Öykünüzü çok beğendim. Tam da konusu zaman yolculuğu olan bir öykü üzerine düşünürken karşıma sizin öykünüzün çıkması mutluluk verici. Ne kadar çocukluğumu 90’larda yaşamamış biri olsam da öykünüzü dili ve özellikle “kurgusu” gayet akıcı. Başka öykülerde görüşmek dileğiyle!
Merhaba,
Uzun zamandır buralarda değildim. Sizin öykülerinizi beğenerek okuyorum. Özellikle "doksanları yaşamaya devam etme isteği"nin bende giderek artması üzerine böyle bir öyküye denk gelmek şifa gibi geldi.
Kaleminize sağlık, sevgiler…
Temayı ele alış biçiminizi çok beğendim. Karakterin arayışı ve bunun nedenlerini çok güzel anlatmışsınız. Kaleminize sağlık!
Sevgili Erdem güzel, temiz bir öykü. Mercan’ın da dediği gibi temayı ela alış şeklin değişik bir kere. Biraz Mahir Ünsal Eriş hikayeleri geldi aklıma. Benim de çocukluğumun geçtiği 80’li yıllar.

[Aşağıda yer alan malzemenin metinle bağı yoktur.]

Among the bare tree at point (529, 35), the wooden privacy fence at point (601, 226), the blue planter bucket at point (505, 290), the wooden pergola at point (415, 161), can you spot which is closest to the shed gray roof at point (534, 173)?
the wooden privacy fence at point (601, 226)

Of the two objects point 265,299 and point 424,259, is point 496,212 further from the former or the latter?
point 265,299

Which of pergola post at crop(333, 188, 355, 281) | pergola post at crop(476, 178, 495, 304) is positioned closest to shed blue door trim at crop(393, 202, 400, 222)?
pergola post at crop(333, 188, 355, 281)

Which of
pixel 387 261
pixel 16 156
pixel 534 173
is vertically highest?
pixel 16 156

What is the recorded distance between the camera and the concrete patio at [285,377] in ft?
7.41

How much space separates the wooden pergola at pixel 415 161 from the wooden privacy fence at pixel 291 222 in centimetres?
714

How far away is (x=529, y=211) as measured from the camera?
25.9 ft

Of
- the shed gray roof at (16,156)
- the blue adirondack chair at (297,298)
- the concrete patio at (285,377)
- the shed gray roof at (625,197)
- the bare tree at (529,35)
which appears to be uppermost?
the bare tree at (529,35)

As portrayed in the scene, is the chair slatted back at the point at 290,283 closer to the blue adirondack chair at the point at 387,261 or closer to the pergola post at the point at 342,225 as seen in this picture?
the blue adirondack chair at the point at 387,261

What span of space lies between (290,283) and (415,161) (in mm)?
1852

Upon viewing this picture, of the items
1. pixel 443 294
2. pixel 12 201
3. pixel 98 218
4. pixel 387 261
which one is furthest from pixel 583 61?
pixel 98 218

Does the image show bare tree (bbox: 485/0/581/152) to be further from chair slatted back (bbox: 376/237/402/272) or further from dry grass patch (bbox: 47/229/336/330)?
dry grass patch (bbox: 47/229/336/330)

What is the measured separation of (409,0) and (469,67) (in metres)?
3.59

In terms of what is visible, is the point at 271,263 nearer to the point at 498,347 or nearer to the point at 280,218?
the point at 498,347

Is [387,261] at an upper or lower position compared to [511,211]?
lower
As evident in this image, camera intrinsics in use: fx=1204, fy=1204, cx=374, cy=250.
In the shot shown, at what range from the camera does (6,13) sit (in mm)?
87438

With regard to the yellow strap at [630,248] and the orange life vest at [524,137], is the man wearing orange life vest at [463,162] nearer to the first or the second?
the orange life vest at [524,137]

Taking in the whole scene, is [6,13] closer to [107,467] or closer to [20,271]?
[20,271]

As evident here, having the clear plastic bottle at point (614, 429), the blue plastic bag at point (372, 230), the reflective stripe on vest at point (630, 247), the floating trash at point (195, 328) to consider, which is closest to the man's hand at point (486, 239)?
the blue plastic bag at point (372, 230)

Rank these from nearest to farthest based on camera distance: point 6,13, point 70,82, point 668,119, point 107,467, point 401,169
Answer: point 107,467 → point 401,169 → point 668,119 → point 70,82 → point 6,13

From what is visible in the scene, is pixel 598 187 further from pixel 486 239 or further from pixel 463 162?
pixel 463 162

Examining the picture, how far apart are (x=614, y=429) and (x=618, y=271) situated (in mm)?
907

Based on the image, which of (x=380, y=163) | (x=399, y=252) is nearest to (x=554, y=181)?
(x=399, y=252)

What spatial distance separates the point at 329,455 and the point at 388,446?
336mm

Öykünün devamını merak ettim. Burada bitmeyen bir hikaye anlatmışsın. Açılabilir gibi geldi. Ne dersin?
Sevgiler,
Dilek
Kurgusu, anlatış biçimi çok güzel. Güçlü bir hikaye. Emlakçıda bir şeytanlık var.
Sonunu da beğendim. Ben aile üyelerini de bekledim sonunda.